Alon is a skiing friend of Michel Platini, the president of European federation UEFA who had been favourite to succeed Blatter as head of FIFA until also falling foul of the ethics committee.
On October 8 Valcke was suspended for 90 days by FIFA’s ethics committee pending a full investigation into the allegations.
Valcke’s suspension was also laced with reports that he and Blatter had fallen out over the Frenchman’s demands for a multi-million severance deal in which he was reportedly seeking full indemnity against any and all possible legal action.
Lawyer’s denial
His lawyer, Barry Berke from the New York firm Kramer Levin Naftalis & Frankel, has issued a vehement denial of any wrongdoing, saying: “The investigatory chamber has chosen to ignore Jerome Valcke’s exemplary conduct and extraordinary contributions during his long tenure as secretary-general.
“Today’s [announcement] is nothing more than a self-serving public relations effort to wrongly attack Mr Valcke in a desperate attempt to to try to prove that FIFA can police itself.
“Mr Valcke did absolutely nothing wrong as any independent and fair rewiew of the facts would establish.”
Valcke had joined FIFA originally as head of the marketing section but was sent on ‘gardening leave’ after taking the blame for the costly court case which followed the clumsy replacement by Visa of MasterCard as a World Cup sponsor in 2006.
Valcke returned to FIFA in the summer of 2007 as secretary-general and took the lead role, most notably, in ensuring that South Africa and then Brazil came up to the mark in preparations to stage the World Cups of 2010 and 2014 respectively.

(Stored data)
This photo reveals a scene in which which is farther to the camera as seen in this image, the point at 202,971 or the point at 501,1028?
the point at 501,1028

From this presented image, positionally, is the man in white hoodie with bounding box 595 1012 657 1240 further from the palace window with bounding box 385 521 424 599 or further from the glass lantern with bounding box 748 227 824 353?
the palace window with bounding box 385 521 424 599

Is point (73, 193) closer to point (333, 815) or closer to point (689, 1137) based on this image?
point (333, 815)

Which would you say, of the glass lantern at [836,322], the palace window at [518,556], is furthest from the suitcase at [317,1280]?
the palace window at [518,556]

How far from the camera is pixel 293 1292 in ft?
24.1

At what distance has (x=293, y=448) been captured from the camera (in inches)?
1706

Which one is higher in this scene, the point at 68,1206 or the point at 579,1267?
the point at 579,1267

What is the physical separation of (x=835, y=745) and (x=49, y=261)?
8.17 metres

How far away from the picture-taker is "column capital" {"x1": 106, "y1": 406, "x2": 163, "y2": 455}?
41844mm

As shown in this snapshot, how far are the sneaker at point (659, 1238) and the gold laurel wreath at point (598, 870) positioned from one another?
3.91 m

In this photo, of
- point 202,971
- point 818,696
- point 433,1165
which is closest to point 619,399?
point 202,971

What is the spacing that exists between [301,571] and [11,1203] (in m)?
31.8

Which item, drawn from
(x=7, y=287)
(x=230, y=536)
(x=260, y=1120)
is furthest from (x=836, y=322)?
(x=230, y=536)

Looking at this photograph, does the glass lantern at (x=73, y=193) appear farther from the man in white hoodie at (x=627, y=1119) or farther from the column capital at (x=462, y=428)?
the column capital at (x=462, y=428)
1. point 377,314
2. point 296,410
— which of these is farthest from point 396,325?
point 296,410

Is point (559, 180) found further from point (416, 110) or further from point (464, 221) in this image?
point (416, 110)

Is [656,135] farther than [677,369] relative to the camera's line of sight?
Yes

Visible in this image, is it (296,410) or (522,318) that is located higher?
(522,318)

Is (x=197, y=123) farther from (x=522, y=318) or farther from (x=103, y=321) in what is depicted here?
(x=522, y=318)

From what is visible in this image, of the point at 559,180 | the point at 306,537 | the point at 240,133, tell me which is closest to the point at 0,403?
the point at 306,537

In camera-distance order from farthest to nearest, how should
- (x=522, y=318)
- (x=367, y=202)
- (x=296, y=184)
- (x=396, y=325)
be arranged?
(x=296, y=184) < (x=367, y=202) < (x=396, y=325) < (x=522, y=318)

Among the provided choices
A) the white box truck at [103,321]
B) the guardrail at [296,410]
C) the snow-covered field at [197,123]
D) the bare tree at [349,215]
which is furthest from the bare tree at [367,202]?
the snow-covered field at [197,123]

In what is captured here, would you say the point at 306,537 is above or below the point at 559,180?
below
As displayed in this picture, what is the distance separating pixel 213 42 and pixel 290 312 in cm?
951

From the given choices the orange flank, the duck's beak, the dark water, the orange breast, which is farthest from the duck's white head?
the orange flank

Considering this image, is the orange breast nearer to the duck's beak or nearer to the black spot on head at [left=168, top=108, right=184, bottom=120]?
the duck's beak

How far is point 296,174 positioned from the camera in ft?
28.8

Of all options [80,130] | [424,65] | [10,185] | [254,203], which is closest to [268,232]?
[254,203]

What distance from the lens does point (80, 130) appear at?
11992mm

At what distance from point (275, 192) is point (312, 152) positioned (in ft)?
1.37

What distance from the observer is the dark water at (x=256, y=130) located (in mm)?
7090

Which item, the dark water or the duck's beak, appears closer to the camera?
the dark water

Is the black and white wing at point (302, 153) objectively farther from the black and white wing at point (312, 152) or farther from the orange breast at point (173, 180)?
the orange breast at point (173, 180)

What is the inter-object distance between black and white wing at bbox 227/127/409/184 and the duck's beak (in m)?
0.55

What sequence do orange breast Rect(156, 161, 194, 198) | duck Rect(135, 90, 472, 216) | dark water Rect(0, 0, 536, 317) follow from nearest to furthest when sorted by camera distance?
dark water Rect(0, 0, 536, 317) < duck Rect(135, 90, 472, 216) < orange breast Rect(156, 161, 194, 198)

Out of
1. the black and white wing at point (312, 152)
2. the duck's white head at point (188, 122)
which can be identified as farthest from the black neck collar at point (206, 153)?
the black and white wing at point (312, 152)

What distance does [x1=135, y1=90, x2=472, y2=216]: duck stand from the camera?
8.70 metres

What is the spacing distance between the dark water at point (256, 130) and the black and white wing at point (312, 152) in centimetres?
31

TASK DESCRIPTION
Using the text above on Valcke's FIFA suspension, decide whether each statement agrees with it, answering yes or no and quoting the deciding words. 1. Valcke was suspended for 90 days by FIFA's ethics committee on October 8. 2. Valcke first joined FIFA as secretary-general. 3. Valcke's lawyer is from a New York firm.

FULL RESPONSE
1. Yes: "On October 8 Valcke was suspended for 90 days by FIFA’s ethics committee"
2. No: "Valcke had joined FIFA originally as head of the marketing section"
3. Yes: "Barry Berke from the New York firm Kramer Levin Naftalis & Frankel"